Investment Sales and Development Robust
Improving market fundamentals has caused investors to take notice. Investment sales transactions for office properties in the Baltimore market totaled $970 million in 2015, an all-time high. Several prominent buildings that make up Baltimore’s skyline traded hands last year, including theTransamerica Tower at 100 Light St., One South Street, the Pandora Tower at 250 W. Pratt St, and the Bank of America Tower at 100 S. Charles St. In addition, several more were offered for sale and are expected to close in 2016. Most notably, 100 E. Pratt St closed in March, and in what is expected to set new pricing records for the Baltimore Market, the Legg Mason Tower at 100 International Drive is rumored to still be in play.
Confidence in the market combined with the shortage of newer Class A options has prompted many developers to move ahead with ambitious new projects that will redefine the market. In Baltimore City, Under Armour’s explosive growth will add 13 million square feet of office space and thousands of residential units in Port Covington, and work continues at Harbor Point as the second phase of the 27-acre, 3-million-square-foot development kicked off this year. COPT is also following through on its urban infill strategy and unveiled its plans for Canton Crossing, a 10-acre, mixed-use waterfront development that will ultimately include 1.1 million square feet of office space with apartments and retail.
In the suburbs, Columbia’s long-awaited makeover is coming to fruition as Howard Hughes Corp.’s Crescent development gained its first tenant, signing MedStar Health earlier this year. The developer hopes to transform Columbia from the quintessential car-centric suburb to an urban live/work community that will have 1.5 million square feet of office space upon completion. In White Marsh, St.
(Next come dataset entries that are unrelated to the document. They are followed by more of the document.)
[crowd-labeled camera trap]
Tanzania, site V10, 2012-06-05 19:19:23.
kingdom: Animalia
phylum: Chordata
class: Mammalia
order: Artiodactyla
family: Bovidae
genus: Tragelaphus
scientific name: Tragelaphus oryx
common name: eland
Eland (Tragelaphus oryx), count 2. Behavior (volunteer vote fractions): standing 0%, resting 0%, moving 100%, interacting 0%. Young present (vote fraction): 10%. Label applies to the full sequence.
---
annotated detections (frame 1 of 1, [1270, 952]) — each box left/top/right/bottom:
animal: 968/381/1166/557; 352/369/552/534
John’s Properties is planning to add 500,000 square feet of office space at its Greenleigh at Crossroads development, and in Owings Mills, David S. Brown Enterprises will deliver its first office building in the 1.2M SF Metro Centre project.
Tenant takeaway
Since 2014, strong job growth combined with reduced inventory in the central business district and historically low levels of new construction has contributed to an improvement in office market fundamentals across the Baltimore MSA. But while numerous developments are in the planning stages, the pipeline scheduled to deliver in 2016-2017 is not sufficient to fill the immediate need for high-end Class A office space in the region.
Until developers take the risk to build spec, tenants looking for Class A space will face increased rents and fewer space options in core submarkets across the region.
Will Wheaton is senior research Manager at Cresa Washington D.C., and Cresa Baltimore. Scott Wingrat is managing principal at Cresa Baltimore.